No-Go Theorem for Quasiparticle BEC in the Spin-Boson Model

TL;DR

This paper proves a no-go theorem showing that Bose-Einstein condensation does not occur for quasiparticles in the spin-boson model at finite temperature, despite formal similarities to free Bose gases.

Contribution

It provides a rigorous theoretical proof excluding BEC of quasiparticles in the spin-boson model, extending understanding of quantum phase transitions.

Findings

Quasiparticles in the spin-boson model do not undergo BEC at finite temperature.

Formal similarities to free Bose gases do not imply actual BEC in this model.
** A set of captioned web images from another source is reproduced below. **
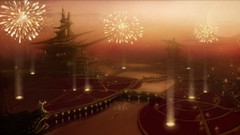 Sunset water City Lights fireworks Bridges buildings rivers 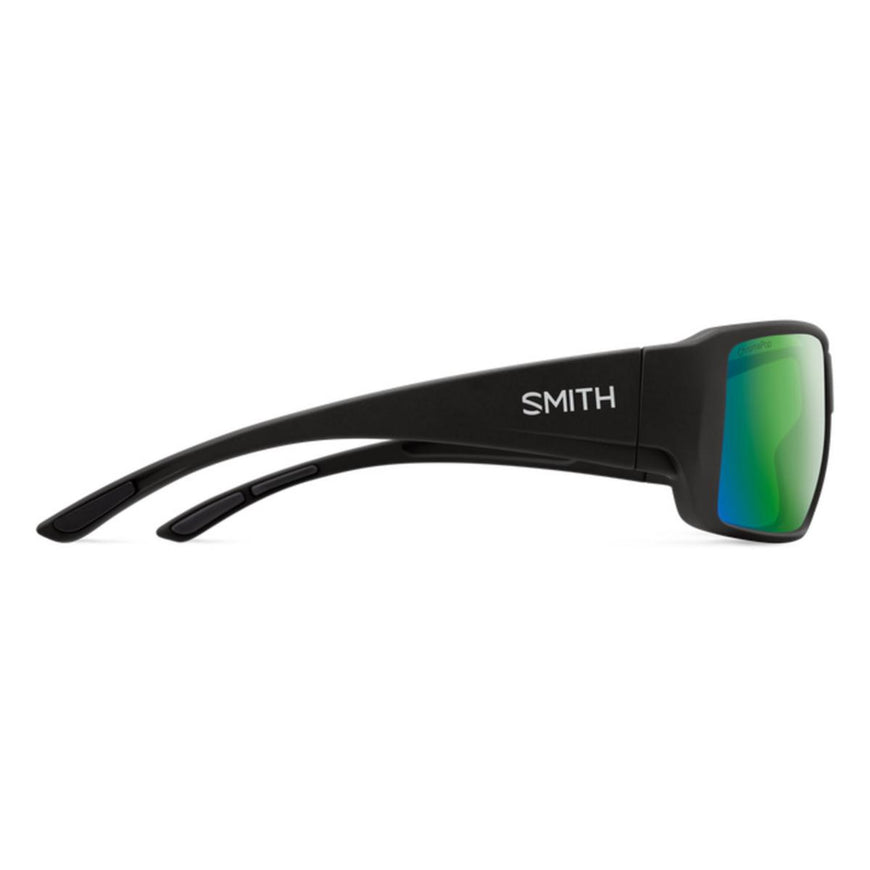 Smith Optics Guide's Choice XL Sunglasses ChromaPop Glass Polarized Green Mirror - Matte Black Frame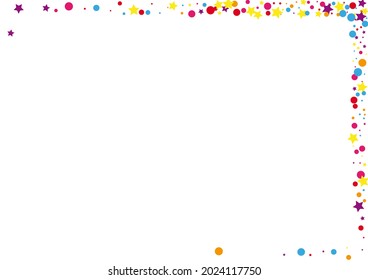 Yellow Celebration Dot Background. Design Star Decoration. Blue Circle Festival Illustration. Element Confetti Decoration.
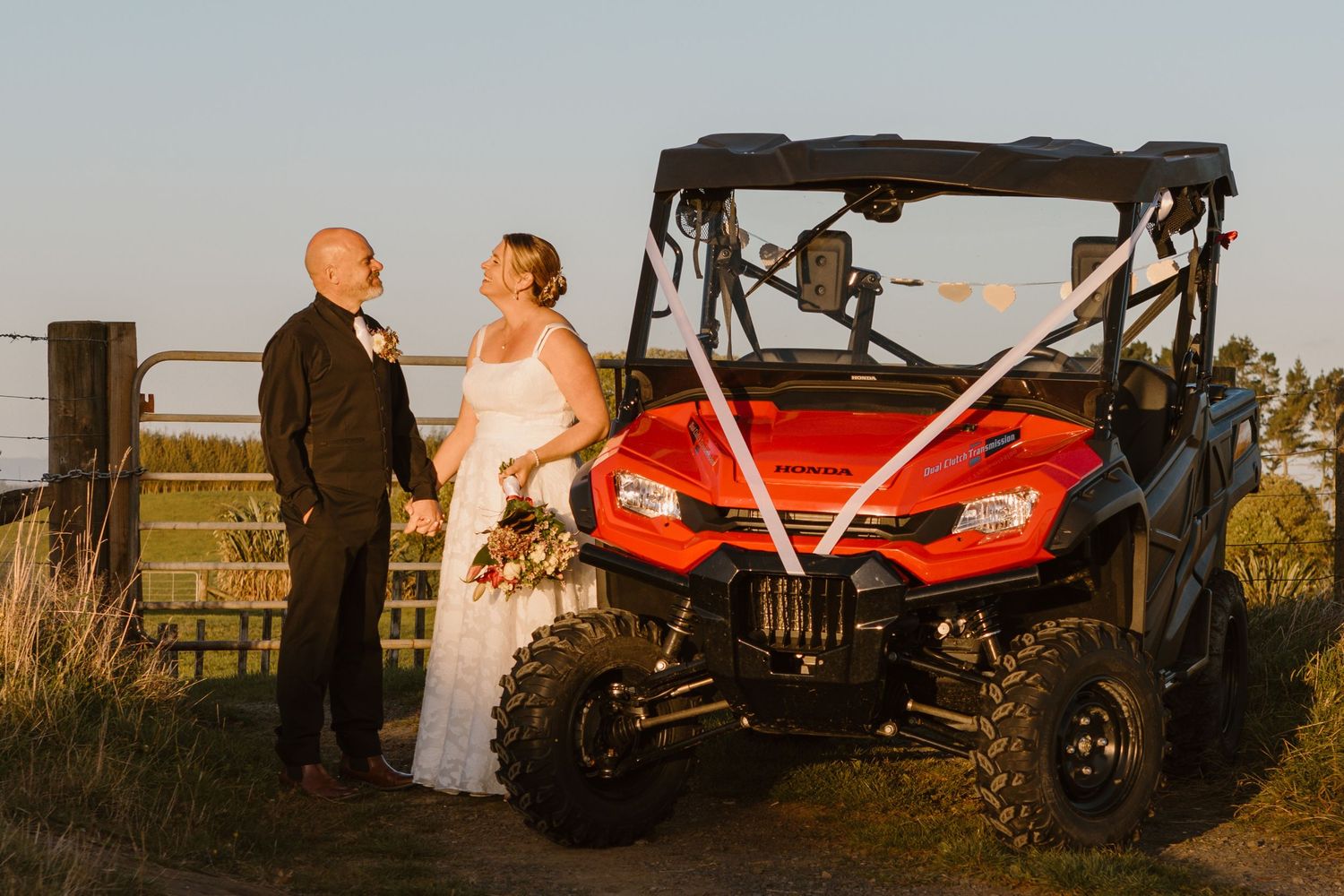 Four sequential images from a wedding photo session featuring and off-road side-by-side vehicle in sunset lighting.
A no-go theorem is established for moderate equilibrium states.

Abstract

We analyze the possibility of Bose-Einstein condensation (BEC) at finite temperature in the spin-boson model within the frameworks of functional integral representations and the resolvent algebra. Because a sesquilinear form arising from the zero mode appears, analogous to the case of the free Bose gas, a BEC-type component is also formally present in the spin-boson model. However, according to arxiv:1207.4621, quasiparticles do not undergo BEC, so an argument is needed to exclude this possibility. In particular, for moderate equilibrium states defined by following the formulation of that paper, a no-go theorem for BEC is obtained.